In all the circumstances I will order a stay of these proceedings.

(following submissions)

JUDGE WEEKS: Stay until 19th January. Case management conference to be held by the Registrar on first available date after 19th January.

(following submissions)

J U D G M E N T on COSTS

JUDGE WEEKS: I have to decide the question of costs on a successful application to stay the proceedings for a short time while arbitration takes place in respect of allegations made by the individual partners against each other. The starting point I think is that the applicant for a stay has succeeded and prima facie ought to have the costs of what is a discrete application. Nevertheless in the circumstances of the present case I think there are some grounds for postponing the decision until the hearing of the petition. My decision was on the basis that Mr. Banerjee's allegations ought to be ventilated before the arbitrator. It may be, however, that the arbitrator will decide that there is nothing in his allegations and that Mr. Burke and Mr. Hall are entirely correct in initiating steps to expel him, as they have done. Even if Mr. Banerjee does succeed in persuading the arbitrator that his allegations are true in substance or in whole, then there is a further hurdle for him. He will have to persuade the judge hearing the petition that they are material and possibly even decisive in forming a view as to whether or not it is just and equitable to wind up the company. The judge in that situation will be in possession of the full facts of the matter. I have only been able to decide that the allegations are potentially material. The judge hearing the petition may well decide that they are of little weight or insufficient weight to reach a conclusion that the petition ought not to succeed.

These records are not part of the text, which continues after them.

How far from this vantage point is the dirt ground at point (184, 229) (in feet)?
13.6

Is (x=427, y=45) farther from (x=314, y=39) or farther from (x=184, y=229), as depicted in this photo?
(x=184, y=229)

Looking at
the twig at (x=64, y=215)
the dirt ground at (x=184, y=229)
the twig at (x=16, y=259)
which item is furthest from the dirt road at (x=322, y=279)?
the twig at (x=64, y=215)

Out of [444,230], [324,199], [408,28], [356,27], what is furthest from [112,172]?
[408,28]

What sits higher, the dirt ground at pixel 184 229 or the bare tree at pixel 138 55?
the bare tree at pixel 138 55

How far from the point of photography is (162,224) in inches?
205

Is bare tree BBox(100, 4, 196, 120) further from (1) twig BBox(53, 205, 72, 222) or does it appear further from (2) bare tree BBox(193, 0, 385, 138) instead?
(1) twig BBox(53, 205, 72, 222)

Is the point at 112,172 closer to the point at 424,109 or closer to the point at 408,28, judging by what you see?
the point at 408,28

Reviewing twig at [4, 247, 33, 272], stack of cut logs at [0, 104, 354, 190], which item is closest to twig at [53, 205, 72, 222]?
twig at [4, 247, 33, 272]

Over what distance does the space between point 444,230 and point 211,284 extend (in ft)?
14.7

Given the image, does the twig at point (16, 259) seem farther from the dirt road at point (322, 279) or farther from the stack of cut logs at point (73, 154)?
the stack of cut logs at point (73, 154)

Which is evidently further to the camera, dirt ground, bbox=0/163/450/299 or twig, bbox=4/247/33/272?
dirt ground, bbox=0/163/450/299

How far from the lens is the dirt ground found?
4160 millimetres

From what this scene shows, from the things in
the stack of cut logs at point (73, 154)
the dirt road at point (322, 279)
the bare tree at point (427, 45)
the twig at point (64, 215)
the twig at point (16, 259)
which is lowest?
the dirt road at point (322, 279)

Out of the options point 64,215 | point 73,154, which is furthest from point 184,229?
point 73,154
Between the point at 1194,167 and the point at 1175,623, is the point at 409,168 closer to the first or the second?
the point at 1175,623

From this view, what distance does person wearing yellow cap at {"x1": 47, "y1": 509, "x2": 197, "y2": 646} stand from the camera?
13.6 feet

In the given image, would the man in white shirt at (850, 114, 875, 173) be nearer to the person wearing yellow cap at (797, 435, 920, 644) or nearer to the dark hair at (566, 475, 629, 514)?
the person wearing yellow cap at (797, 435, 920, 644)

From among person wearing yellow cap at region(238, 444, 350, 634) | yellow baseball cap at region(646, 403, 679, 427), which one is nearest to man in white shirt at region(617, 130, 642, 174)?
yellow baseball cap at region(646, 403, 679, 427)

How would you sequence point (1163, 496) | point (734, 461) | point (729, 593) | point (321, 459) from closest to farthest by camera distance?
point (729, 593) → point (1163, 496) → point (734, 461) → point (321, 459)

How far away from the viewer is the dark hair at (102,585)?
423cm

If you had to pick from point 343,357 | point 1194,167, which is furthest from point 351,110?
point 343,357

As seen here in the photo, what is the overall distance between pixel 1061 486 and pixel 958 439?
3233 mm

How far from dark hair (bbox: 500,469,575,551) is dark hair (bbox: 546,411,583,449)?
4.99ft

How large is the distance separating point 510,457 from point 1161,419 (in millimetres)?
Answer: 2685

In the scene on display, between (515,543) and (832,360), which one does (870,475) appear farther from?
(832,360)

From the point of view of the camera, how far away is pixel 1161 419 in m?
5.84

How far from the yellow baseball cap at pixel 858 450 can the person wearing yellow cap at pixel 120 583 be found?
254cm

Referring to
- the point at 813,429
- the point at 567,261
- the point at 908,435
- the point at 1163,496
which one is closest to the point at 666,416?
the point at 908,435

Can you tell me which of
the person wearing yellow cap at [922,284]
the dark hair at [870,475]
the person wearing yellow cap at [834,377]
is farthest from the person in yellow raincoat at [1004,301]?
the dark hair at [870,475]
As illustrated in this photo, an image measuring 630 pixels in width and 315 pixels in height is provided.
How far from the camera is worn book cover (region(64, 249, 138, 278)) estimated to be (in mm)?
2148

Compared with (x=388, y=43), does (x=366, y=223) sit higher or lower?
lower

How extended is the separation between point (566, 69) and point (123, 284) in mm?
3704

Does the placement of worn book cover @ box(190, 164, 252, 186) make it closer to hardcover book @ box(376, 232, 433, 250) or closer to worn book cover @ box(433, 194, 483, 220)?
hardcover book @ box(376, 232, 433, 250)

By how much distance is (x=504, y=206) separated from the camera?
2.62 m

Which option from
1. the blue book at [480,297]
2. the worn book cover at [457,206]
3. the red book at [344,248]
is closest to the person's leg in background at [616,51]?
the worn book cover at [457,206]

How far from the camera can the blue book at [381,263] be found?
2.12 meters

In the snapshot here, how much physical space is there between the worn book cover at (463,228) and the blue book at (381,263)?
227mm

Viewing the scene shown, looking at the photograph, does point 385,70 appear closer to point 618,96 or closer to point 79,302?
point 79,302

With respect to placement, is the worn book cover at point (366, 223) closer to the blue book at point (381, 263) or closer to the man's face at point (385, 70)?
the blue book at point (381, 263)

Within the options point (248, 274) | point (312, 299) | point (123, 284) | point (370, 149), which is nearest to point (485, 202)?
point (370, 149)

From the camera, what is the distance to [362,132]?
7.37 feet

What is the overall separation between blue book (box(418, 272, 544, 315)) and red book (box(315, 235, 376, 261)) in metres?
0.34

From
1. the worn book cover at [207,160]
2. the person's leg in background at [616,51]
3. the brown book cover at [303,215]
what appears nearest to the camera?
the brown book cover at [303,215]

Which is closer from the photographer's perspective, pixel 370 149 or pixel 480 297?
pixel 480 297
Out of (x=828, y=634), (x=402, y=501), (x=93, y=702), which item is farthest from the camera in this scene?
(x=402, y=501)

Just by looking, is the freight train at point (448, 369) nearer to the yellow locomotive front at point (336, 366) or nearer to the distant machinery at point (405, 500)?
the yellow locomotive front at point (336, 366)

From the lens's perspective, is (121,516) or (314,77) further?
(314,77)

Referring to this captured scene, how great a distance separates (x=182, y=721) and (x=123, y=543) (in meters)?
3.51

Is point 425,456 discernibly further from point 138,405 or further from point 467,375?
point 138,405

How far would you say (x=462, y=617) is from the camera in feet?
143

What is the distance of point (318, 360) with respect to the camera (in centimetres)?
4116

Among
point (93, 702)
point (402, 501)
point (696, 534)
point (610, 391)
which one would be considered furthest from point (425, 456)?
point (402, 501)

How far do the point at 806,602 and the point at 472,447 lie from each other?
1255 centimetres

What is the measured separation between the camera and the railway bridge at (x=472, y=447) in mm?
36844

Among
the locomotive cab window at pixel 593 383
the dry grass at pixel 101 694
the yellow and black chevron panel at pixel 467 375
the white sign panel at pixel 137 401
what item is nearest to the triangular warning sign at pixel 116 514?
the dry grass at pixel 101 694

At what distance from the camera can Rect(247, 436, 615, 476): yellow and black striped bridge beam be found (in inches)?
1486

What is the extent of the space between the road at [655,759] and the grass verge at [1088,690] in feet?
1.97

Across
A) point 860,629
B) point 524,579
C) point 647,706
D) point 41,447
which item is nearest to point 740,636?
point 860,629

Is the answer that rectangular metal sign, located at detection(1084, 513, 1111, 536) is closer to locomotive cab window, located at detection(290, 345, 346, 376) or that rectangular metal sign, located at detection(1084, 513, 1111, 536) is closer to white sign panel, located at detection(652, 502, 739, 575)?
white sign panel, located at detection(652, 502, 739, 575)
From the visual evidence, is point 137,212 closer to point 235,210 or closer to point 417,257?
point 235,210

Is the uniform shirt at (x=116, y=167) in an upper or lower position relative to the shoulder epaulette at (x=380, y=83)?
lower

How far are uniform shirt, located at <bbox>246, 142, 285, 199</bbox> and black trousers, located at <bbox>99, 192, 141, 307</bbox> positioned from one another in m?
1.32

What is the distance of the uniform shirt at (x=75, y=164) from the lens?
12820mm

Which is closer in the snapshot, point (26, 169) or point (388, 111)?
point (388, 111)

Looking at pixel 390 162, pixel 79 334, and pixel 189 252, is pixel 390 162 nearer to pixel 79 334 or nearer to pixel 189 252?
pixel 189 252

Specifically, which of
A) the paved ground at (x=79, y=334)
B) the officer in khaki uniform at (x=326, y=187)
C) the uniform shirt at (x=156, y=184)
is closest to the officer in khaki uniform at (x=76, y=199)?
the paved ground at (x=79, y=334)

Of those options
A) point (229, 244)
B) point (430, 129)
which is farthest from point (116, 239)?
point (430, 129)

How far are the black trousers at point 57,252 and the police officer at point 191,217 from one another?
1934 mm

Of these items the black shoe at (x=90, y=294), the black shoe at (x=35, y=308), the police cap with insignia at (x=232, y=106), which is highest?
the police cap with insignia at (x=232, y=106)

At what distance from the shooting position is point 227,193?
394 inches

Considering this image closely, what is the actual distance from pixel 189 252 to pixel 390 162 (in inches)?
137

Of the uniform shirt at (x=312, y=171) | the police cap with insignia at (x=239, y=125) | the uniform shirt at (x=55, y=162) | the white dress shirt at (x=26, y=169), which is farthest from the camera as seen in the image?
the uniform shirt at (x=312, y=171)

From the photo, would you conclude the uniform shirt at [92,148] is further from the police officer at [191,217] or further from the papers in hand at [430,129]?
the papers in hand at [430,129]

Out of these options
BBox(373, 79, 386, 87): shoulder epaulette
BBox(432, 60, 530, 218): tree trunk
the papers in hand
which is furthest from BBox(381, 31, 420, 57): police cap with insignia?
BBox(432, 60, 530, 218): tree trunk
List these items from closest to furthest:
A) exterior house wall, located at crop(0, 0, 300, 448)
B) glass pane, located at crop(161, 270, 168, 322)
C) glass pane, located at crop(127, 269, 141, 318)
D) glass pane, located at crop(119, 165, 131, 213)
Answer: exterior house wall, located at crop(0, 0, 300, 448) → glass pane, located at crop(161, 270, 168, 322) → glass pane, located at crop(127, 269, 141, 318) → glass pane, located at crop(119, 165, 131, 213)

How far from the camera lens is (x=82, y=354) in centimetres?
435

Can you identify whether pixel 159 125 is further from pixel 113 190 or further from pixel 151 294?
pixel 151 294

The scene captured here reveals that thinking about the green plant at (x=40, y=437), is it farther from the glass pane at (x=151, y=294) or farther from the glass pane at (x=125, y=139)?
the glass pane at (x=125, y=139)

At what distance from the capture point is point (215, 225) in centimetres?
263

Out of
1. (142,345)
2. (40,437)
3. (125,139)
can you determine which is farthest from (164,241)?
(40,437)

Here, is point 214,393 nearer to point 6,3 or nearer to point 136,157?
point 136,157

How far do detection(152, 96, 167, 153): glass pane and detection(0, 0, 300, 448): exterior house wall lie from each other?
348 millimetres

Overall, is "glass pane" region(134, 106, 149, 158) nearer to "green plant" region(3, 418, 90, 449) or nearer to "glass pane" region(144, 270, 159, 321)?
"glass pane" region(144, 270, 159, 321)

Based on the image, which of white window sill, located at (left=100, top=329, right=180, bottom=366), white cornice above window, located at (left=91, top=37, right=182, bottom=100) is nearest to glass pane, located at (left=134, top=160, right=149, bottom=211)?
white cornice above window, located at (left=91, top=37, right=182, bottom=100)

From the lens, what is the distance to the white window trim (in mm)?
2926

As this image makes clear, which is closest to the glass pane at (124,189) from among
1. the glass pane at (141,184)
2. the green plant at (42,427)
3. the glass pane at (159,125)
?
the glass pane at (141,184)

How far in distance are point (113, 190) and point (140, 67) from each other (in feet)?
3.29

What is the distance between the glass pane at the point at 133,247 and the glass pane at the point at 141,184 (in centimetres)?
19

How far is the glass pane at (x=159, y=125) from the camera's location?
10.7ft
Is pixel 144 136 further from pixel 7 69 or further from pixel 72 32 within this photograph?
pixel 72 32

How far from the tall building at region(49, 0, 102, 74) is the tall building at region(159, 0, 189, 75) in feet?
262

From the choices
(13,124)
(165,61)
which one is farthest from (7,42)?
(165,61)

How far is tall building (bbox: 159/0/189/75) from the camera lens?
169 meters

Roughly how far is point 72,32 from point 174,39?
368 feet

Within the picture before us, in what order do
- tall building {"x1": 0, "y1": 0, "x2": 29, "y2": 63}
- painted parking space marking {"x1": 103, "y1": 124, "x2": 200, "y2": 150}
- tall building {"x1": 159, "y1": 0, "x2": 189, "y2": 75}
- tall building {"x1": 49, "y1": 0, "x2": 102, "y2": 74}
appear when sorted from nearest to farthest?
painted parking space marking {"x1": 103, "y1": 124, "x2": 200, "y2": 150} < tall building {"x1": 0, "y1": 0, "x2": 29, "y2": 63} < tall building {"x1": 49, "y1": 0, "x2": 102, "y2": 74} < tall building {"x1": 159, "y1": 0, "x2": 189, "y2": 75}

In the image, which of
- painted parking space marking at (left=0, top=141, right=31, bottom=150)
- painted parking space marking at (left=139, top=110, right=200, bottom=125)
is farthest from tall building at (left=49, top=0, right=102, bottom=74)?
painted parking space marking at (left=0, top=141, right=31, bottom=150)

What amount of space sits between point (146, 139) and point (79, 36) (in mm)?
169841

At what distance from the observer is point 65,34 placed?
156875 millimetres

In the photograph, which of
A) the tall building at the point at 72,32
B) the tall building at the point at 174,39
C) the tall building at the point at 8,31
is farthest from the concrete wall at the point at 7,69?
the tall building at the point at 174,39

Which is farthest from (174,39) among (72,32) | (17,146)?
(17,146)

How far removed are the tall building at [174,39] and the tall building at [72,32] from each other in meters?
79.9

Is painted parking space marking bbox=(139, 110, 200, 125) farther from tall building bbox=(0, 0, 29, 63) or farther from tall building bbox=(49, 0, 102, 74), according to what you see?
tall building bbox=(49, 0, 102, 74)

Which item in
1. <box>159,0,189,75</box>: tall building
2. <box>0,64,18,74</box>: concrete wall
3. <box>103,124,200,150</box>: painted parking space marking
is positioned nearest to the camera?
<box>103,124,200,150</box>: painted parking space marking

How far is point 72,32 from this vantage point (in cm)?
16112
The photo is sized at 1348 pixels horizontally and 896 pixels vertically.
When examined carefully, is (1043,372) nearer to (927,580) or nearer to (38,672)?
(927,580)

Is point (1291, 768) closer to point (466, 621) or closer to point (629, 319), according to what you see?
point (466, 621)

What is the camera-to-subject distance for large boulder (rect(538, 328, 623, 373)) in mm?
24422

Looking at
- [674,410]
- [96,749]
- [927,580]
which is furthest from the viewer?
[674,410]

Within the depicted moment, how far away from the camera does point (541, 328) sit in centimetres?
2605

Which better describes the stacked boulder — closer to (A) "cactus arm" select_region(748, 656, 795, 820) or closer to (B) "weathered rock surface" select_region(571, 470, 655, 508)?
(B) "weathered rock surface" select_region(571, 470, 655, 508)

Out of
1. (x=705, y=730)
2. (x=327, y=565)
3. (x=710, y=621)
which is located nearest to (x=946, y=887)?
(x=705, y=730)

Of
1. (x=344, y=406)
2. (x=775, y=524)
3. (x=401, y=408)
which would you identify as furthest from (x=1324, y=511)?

I think in the unusual circumstances of the present case I ought to depart from the usual rule post the introduction of the Civil Procedure Rules, that individual interim applications should attract individual interim awards of costs. I think in the present case justice can only be done if the costs are reserved to the judge hearing the petition. I am reluctant to do so because it does happen occasionally that costs are lost sight of in the course of a trial, but it seems to me unlikely that these costs would be lost sight of and that only the judge hearing the petition could properly reach a fair result as to the costs of this application.

So the costs will be reserved to the judge hearing the petition.